■ Exercise prompt ■
Copy out the data below. Leave nothing out and alter nothing.

(Collected data)
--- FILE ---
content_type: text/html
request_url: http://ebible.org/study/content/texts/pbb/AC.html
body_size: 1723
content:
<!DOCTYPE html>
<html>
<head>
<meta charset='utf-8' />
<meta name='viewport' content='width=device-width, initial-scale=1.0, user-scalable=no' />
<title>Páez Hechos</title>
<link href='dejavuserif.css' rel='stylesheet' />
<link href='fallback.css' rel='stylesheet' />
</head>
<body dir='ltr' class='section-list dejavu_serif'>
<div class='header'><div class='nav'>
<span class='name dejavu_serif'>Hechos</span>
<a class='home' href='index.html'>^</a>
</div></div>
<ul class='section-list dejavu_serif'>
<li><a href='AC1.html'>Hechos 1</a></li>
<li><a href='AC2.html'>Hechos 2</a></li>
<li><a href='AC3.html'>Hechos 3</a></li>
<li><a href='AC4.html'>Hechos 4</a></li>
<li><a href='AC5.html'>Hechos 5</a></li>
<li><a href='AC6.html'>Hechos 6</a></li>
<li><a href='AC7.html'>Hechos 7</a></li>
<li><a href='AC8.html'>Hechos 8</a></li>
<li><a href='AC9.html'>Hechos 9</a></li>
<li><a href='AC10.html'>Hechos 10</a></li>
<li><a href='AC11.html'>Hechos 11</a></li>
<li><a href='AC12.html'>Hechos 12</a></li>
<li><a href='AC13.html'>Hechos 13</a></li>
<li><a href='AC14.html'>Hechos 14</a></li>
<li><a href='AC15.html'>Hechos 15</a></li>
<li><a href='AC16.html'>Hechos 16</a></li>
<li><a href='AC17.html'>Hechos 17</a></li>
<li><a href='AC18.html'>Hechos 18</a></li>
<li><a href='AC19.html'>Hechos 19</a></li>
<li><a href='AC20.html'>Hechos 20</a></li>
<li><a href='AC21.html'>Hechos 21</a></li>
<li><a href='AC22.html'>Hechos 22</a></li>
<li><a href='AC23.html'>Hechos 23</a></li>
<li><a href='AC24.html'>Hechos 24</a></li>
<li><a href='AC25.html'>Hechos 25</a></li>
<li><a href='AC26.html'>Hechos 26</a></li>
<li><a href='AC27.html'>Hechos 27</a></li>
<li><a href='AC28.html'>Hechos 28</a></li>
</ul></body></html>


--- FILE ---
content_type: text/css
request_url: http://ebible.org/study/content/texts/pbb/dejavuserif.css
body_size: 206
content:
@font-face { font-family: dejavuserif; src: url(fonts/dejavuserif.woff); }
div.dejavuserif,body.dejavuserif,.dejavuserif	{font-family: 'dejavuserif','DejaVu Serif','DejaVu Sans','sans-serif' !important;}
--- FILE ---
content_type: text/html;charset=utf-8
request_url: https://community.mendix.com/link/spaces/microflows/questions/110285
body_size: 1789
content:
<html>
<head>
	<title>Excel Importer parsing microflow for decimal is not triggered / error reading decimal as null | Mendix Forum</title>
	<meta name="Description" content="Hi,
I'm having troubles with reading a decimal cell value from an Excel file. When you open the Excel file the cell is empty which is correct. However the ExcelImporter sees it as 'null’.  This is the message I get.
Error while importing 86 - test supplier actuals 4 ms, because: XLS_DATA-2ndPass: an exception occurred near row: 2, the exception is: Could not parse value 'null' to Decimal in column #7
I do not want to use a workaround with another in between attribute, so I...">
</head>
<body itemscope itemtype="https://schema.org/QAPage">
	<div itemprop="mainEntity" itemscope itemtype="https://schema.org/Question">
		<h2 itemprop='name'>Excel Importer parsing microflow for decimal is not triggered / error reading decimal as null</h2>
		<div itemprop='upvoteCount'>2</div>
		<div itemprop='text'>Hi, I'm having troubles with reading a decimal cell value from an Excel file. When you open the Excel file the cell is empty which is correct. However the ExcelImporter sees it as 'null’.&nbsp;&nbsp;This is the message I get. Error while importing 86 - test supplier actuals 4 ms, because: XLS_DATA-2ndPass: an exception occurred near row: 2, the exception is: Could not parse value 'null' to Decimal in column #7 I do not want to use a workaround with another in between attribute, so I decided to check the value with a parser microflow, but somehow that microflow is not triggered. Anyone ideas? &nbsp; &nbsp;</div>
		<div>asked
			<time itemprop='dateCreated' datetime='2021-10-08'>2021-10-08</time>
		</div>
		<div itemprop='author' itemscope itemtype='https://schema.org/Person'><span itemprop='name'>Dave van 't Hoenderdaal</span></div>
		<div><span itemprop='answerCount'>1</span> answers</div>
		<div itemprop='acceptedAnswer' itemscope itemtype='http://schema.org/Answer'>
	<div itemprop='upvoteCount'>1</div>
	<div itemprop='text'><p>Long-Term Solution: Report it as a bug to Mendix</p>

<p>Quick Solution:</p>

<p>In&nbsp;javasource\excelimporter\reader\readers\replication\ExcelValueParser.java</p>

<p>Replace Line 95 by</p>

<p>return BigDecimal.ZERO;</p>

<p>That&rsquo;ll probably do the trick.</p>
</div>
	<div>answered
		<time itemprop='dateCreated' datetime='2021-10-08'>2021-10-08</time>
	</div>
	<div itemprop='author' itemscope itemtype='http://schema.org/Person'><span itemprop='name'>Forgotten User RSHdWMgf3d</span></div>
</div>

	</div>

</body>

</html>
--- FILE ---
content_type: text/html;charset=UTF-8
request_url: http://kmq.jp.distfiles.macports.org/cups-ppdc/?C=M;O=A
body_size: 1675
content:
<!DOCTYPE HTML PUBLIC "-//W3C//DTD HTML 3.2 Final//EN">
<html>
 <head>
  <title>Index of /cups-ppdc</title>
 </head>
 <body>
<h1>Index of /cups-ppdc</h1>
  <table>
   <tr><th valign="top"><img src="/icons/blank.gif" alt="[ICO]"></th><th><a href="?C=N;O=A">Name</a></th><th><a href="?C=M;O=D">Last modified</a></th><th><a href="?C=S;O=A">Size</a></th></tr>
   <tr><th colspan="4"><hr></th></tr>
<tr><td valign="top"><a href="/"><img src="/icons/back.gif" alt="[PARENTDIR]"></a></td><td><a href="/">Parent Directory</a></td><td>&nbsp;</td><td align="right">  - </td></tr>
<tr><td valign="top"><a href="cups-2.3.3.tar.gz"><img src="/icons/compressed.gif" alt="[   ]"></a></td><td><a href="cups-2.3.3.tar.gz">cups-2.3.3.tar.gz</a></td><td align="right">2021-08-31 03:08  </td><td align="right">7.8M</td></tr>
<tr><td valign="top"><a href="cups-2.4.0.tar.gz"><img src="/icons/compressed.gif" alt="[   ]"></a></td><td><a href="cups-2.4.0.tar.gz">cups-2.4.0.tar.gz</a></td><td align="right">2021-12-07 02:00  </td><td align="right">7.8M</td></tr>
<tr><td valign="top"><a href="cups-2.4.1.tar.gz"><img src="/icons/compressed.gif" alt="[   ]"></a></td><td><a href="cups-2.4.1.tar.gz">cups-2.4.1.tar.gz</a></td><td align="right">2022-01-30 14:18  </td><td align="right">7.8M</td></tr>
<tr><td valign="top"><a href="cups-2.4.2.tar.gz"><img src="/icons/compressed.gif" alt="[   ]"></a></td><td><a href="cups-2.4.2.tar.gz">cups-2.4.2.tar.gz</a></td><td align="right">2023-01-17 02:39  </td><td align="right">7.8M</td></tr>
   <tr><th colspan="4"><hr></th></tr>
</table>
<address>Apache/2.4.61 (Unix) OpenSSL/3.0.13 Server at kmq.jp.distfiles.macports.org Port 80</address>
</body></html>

■ Reply to the exercise ■
--- FILE ---
content_type: text/html
request_url: http://ebible.org/study/content/texts/pbb/AC.html
body_size: 1723
content:
<!DOCTYPE html>
<html>
<head>
<meta charset='utf-8' />
<meta name='viewport' content='width=device-width, initial-scale=1.0, user-scalable=no' />
<title>Páez Hechos</title>
<link href='dejavuserif.css' rel='stylesheet' />
<link href='fallback.css' rel='stylesheet' />
</head>
<body dir='ltr' class='section-list dejavu_serif'>
<div class='header'><div class='nav'>
<span class='name dejavu_serif'>Hechos</span>
<a class='home' href='index.html'>^</a>
</div></div>
<ul class='section-list dejavu_serif'>
<li><a href='AC1.html'>Hechos 1</a></li>
<li><a href='AC2.html'>Hechos 2</a></li>
<li><a href='AC3.html'>Hechos 3</a></li>
<li><a href='AC4.html'>Hechos 4</a></li>
<li><a href='AC5.html'>Hechos 5</a></li>
<li><a href='AC6.html'>Hechos 6</a></li>
<li><a href='AC7.html'>Hechos 7</a></li>
<li><a href='AC8.html'>Hechos 8</a></li>
<li><a href='AC9.html'>Hechos 9</a></li>
<li><a href='AC10.html'>Hechos 10</a></li>
<li><a href='AC11.html'>Hechos 11</a></li>
<li><a href='AC12.html'>Hechos 12</a></li>
<li><a href='AC13.html'>Hechos 13</a></li>
<li><a href='AC14.html'>Hechos 14</a></li>
<li><a href='AC15.html'>Hechos 15</a></li>
<li><a href='AC16.html'>Hechos 16</a></li>
<li><a href='AC17.html'>Hechos 17</a></li>
<li><a href='AC18.html'>Hechos 18</a></li>
<li><a href='AC19.html'>Hechos 19</a></li>
<li><a href='AC20.html'>Hechos 20</a></li>
<li><a href='AC21.html'>Hechos 21</a></li>
<li><a href='AC22.html'>Hechos 22</a></li>
<li><a href='AC23.html'>Hechos 23</a></li>
<li><a href='AC24.html'>Hechos 24</a></li>
<li><a href='AC25.html'>Hechos 25</a></li>
<li><a href='AC26.html'>Hechos 26</a></li>
<li><a href='AC27.html'>Hechos 27</a></li>
<li><a href='AC28.html'>Hechos 28</a></li>
</ul></body></html>


--- FILE ---
content_type: text/css
request_url: http://ebible.org/study/content/texts/pbb/dejavuserif.css
body_size: 206
content:
@font-face { font-family: dejavuserif; src: url(fonts/dejavuserif.woff); }
div.dejavuserif,body.dejavuserif,.dejavuserif	{font-family: 'dejavuserif','DejaVu Serif','DejaVu Sans','sans-serif' !important;}
--- FILE ---
content_type: text/html;charset=utf-8
request_url: https://community.mendix.com/link/spaces/microflows/questions/110285
body_size: 1789
content:
<html>
<head>
	<title>Excel Importer parsing microflow for decimal is not triggered / error reading decimal as null | Mendix Forum</title>
	<meta name="Description" content="Hi,
I'm having troubles with reading a decimal cell value from an Excel file. When you open the Excel file the cell is empty which is correct. However the ExcelImporter sees it as 'null’.  This is the message I get.
Error while importing 86 - test supplier actuals 4 ms, because: XLS_DATA-2ndPass: an exception occurred near row: 2, the exception is: Could not parse value 'null' to Decimal in column #7
I do not want to use a workaround with another in between attribute, so I...">
</head>
<body itemscope itemtype="https://schema.org/QAPage">
	<div itemprop="mainEntity" itemscope itemtype="https://schema.org/Question">
		<h2 itemprop='name'>Excel Importer parsing microflow for decimal is not triggered / error reading decimal as null</h2>
		<div itemprop='upvoteCount'>2</div>
		<div itemprop='text'>Hi, I'm having troubles with reading a decimal cell value from an Excel file. When you open the Excel file the cell is empty which is correct. However the ExcelImporter sees it as 'null’.&nbsp;&nbsp;This is the message I get. Error while importing 86 - test supplier actuals 4 ms, because: XLS_DATA-2ndPass: an exception occurred near row: 2, the exception is: Could not parse value 'null' to Decimal in column #7 I do not want to use a workaround with another in between attribute, so I decided to check the value with a parser microflow, but somehow that microflow is not triggered. Anyone ideas? &nbsp; &nbsp;</div>
		<div>asked
			<time itemprop='dateCreated' datetime='2021-10-08'>2021-10-08</time>
		</div>
		<div itemprop='author' itemscope itemtype='https://schema.org/Person'><span itemprop='name'>Dave van 't Hoenderdaal</span></div>
		<div><span itemprop='answerCount'>1</span> answers</div>
		<div itemprop='acceptedAnswer' itemscope itemtype='http://schema.org/Answer'>
	<div itemprop='upvoteCount'>1</div>
	<div itemprop='text'><p>Long-Term Solution: Report it as a bug to Mendix</p>

<p>Quick Solution:</p>

<p>In&nbsp;javasource\excelimporter\reader\readers\replication\ExcelValueParser.java</p>

<p>Replace Line 95 by</p>

<p>return BigDecimal.ZERO;</p>

<p>That&rsquo;ll probably do the trick.</p>
</div>
	<div>answered
		<time itemprop='dateCreated' datetime='2021-10-08'>2021-10-08</time>
	</div>
	<div itemprop='author' itemscope itemtype='http://schema.org/Person'><span itemprop='name'>Forgotten User RSHdWMgf3d</span></div>
</div>

	</div>

</body>

</html>
--- FILE ---
content_type: text/html;charset=UTF-8
request_url: http://kmq.jp.distfiles.macports.org/cups-ppdc/?C=M;O=A
body_size: 1675
content:
<!DOCTYPE HTML PUBLIC "-//W3C//DTD HTML 3.2 Final//EN">
<html>
 <head>
  <title>Index of /cups-ppdc</title>
 </head>
 <body>
<h1>Index of /cups-ppdc</h1>
  <table>
   <tr><th valign="top"><img src="/icons/blank.gif" alt="[ICO]"></th><th><a href="?C=N;O=A">Name</a></th><th><a href="?C=M;O=D">Last modified</a></th><th><a href="?C=S;O=A">Size</a></th></tr>
   <tr><th colspan="4"><hr></th></tr>
<tr><td valign="top"><a href="/"><img src="/icons/back.gif" alt="[PARENTDIR]"></a></td><td><a href="/">Parent Directory</a></td><td>&nbsp;</td><td align="right">  - </td></tr>
<tr><td valign="top"><a href="cups-2.3.3.tar.gz"><img src="/icons/compressed.gif" alt="[   ]"></a></td><td><a href="cups-2.3.3.tar.gz">cups-2.3.3.tar.gz</a></td><td align="right">2021-08-31 03:08  </td><td align="right">7.8M</td></tr>
<tr><td valign="top"><a href="cups-2.4.0.tar.gz"><img src="/icons/compressed.gif" alt="[   ]"></a></td><td><a href="cups-2.4.0.tar.gz">cups-2.4.0.tar.gz</a></td><td align="right">2021-12-07 02:00  </td><td align="right">7.8M</td></tr>
<tr><td valign="top"><a href="cups-2.4.1.tar.gz"><img src="/icons/compressed.gif" alt="[   ]"></a></td><td><a href="cups-2.4.1.tar.gz">cups-2.4.1.tar.gz</a></td><td align="right">2022-01-30 14:18  </td><td align="right">7.8M</td></tr>
<tr><td valign="top"><a href="cups-2.4.2.tar.gz"><img src="/icons/compressed.gif" alt="[   ]"></a></td><td><a href="cups-2.4.2.tar.gz">cups-2.4.2.tar.gz</a></td><td align="right">2023-01-17 02:39  </td><td align="right">7.8M</td></tr>
   <tr><th colspan="4"><hr></th></tr>
</table>
<address>Apache/2.4.61 (Unix) OpenSSL/3.0.13 Server at kmq.jp.distfiles.macports.org Port 80</address>
</body></html>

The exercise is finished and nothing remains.